C’est depuis Conakry que le candidat indépendant Mamadi Doumbouya, porté par la dynamique Génération pour la Modernité et le Développement (GMD), a lancé officiellement, ce mardi 2 décembre 2025, son message-clé dans le cadre de la campagne présidentielle du 28 décembre prochain.

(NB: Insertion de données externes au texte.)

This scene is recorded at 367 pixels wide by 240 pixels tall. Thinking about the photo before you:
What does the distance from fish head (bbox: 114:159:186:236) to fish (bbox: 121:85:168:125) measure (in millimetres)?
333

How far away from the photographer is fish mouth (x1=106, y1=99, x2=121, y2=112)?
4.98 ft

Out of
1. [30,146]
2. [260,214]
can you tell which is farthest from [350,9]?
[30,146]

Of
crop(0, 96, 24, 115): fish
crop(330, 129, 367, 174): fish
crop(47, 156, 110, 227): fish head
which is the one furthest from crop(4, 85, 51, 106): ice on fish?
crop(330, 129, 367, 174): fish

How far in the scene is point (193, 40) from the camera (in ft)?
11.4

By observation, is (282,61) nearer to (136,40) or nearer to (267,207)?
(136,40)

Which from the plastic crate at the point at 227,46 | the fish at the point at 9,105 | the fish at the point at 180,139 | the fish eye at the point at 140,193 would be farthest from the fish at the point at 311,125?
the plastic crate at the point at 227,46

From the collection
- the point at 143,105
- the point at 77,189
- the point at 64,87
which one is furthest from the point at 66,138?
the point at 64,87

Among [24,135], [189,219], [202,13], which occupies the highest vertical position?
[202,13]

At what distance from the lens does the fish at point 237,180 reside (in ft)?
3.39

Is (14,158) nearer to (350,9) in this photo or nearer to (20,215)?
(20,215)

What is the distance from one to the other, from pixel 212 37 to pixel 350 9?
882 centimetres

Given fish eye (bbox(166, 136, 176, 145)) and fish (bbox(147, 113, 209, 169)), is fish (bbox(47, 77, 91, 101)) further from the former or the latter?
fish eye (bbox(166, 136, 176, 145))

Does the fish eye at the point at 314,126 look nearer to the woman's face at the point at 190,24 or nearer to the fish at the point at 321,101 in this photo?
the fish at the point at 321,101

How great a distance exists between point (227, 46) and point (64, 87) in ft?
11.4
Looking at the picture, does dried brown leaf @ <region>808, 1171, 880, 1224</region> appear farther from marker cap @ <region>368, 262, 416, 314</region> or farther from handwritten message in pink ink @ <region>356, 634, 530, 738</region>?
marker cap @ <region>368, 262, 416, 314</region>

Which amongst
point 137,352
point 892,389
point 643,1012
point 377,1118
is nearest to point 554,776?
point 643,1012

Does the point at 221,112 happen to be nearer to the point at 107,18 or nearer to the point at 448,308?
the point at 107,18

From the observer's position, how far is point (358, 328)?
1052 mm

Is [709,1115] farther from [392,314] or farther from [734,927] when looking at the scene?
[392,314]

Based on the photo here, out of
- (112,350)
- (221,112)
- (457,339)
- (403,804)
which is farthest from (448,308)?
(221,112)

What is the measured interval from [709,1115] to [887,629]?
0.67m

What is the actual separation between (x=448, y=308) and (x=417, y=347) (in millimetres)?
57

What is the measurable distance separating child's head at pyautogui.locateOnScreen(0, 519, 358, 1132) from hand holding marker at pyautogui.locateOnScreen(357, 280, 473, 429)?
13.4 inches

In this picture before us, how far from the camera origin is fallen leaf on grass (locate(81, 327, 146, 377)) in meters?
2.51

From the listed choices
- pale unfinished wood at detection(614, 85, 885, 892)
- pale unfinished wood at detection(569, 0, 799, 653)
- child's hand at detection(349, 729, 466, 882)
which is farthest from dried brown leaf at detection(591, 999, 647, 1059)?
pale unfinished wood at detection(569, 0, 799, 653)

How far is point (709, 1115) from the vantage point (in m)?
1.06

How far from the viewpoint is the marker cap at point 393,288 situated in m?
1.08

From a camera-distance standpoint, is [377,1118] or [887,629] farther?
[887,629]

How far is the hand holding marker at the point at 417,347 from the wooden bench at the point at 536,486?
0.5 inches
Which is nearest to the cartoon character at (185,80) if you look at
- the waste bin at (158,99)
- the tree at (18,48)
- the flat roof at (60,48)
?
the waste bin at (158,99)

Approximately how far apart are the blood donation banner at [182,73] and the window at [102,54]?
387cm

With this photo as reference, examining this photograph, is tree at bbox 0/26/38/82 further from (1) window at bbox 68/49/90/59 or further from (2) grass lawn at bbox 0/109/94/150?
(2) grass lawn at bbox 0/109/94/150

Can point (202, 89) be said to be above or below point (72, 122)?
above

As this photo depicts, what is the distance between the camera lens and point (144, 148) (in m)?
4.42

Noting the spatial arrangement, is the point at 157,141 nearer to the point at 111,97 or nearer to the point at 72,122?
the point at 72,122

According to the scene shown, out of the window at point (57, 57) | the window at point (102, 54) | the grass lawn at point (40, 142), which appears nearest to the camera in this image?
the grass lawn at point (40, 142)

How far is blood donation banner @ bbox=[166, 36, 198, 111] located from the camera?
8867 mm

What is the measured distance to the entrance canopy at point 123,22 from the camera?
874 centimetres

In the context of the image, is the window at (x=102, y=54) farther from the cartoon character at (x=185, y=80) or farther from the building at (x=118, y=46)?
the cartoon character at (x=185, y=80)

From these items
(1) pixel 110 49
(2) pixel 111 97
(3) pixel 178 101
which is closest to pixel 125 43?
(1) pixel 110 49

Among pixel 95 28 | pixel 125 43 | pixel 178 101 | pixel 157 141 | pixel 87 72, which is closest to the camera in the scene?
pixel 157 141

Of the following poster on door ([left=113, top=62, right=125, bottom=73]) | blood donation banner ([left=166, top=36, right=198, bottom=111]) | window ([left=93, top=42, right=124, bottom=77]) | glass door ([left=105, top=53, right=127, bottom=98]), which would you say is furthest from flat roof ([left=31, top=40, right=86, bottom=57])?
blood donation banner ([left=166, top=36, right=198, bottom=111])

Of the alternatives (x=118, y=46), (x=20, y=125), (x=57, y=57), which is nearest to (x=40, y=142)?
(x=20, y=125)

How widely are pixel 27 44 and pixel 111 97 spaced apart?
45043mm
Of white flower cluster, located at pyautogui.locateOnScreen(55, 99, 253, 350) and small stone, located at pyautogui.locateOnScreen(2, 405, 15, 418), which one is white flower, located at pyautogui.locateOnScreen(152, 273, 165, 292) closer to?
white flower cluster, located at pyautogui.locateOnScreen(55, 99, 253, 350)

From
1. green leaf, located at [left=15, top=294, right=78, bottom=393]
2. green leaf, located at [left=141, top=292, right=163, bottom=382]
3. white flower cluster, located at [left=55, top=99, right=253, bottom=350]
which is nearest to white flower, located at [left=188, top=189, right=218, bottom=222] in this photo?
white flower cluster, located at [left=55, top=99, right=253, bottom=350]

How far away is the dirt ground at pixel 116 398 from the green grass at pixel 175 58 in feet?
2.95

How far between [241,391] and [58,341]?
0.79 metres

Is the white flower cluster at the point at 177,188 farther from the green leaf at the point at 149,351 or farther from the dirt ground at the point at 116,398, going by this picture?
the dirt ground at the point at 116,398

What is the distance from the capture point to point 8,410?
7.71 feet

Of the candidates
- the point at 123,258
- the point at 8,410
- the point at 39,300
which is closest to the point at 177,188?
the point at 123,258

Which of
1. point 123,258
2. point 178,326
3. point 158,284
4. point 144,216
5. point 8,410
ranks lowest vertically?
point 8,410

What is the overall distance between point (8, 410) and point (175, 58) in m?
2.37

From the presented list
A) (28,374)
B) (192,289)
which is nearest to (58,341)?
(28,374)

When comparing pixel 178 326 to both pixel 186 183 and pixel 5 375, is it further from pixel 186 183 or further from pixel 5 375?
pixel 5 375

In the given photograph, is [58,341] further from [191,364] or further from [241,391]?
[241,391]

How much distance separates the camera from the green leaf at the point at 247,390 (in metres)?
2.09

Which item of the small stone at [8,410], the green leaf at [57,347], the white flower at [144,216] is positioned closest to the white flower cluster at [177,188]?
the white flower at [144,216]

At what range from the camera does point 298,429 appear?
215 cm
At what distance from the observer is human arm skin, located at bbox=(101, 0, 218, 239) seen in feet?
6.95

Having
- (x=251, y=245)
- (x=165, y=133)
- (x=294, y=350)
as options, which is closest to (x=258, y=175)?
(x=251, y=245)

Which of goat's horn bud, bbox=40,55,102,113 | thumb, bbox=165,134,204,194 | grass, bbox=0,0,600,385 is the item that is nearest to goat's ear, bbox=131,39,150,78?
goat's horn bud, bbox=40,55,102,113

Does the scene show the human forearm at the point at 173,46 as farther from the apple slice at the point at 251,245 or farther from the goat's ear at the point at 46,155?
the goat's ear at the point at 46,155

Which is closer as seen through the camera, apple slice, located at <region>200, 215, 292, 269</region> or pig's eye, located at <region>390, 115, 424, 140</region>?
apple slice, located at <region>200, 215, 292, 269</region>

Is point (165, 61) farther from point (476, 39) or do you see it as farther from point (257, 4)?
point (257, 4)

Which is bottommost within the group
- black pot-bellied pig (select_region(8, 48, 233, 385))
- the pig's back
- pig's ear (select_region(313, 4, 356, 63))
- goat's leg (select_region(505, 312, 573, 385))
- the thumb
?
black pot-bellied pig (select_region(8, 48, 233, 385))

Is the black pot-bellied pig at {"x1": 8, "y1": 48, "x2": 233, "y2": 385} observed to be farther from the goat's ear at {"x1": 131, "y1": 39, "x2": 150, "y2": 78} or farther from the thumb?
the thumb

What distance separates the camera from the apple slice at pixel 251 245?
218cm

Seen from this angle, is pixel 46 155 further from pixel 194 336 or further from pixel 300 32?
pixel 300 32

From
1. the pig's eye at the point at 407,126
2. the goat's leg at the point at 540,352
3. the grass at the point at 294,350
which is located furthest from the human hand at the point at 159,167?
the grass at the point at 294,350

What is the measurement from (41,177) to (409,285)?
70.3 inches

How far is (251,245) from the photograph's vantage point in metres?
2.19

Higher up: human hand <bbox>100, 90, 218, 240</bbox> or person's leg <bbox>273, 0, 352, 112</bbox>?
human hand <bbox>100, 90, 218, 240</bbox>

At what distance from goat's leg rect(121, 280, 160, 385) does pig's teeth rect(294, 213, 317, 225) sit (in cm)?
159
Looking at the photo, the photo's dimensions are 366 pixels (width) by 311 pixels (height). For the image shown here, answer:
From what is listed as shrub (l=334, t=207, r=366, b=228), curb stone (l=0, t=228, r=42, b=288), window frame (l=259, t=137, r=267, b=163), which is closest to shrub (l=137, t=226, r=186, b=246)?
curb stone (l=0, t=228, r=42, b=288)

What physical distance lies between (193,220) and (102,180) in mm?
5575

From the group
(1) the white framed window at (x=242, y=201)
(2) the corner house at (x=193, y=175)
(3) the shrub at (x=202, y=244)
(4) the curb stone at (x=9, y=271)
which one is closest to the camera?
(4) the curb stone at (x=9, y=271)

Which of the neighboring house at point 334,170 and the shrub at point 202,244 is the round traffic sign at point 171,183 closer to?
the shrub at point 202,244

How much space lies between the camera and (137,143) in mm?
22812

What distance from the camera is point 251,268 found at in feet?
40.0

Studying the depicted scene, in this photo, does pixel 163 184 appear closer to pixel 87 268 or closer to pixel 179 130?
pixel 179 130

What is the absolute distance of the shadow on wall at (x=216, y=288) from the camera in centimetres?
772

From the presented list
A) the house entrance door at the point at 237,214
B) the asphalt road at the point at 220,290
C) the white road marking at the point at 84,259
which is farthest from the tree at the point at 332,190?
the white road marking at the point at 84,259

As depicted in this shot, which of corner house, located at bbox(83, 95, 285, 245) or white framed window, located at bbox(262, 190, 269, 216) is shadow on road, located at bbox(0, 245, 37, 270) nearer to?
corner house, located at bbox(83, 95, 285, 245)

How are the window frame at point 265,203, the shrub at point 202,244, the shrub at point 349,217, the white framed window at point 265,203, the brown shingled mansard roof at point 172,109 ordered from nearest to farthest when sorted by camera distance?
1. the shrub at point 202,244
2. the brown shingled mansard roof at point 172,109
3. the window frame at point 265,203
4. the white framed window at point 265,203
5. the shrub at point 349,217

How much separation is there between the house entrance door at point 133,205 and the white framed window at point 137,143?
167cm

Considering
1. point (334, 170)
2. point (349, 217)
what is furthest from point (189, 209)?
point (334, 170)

En six minutes d’un discours maîtrisé, le président sortant a condensé sa vision, son bilan et les ambitions qu’il entend défendre pour une Guinée plus stable, plus juste et résolument tournée vers le développement.
Une philosophie politique ancrée dans l’unité nationale
Dès les premières phrases, Mamadi Doumbouya a tenu à rappeler ce qui constitue, selon lui, l’essence même de son engagement politique : l’amour de la patrie, la recherche du vivre-ensemble et la préservation de la stabilité nationale.
Un triptyque qui, affirme-t-il, a guidé toutes les décisions de ces quatre dernières années. « La stabilité est l’une des priorités majeures de ma gouvernance », a-t-il martelé, évoquant une vision qui dépasse les clivages et appelle à la cohésion.
Un bilan structuré autour des infrastructures et des services sociaux
Sur le chapitre des réalisations, le candidat indépendant n’a pas hésité à défendre un bilan qu’il qualifie de « concret et mesurable ».
Routes, ponts, échangeurs, ouvrages hydrauliques : la carte physique de la Guinée a, selon lui, connu une transformation notable. Plus de 1 000 km de routes bitumées, le pont de Tanènè sur le fleuve Soumba, l’échangeur de Kagbelen… Autant d’infrastructures qui, dit-il, améliorent la mobilité et accélèrent l’activité économique.
Dans le domaine social, Mamadi Doumbouya met en avant la construction d’hôpitaux régionaux, l’édification d’établissements scolaires modernes – dont la nouvelle école Barry Diawadou de Dixinn – et l’instauration d’une couverture médicale inédite assurant 80 % de prise en charge pour les fonctionnaires et retraités.
Une réforme qu’il présente comme « un tournant majeur dans la protection sociale en Guinée ».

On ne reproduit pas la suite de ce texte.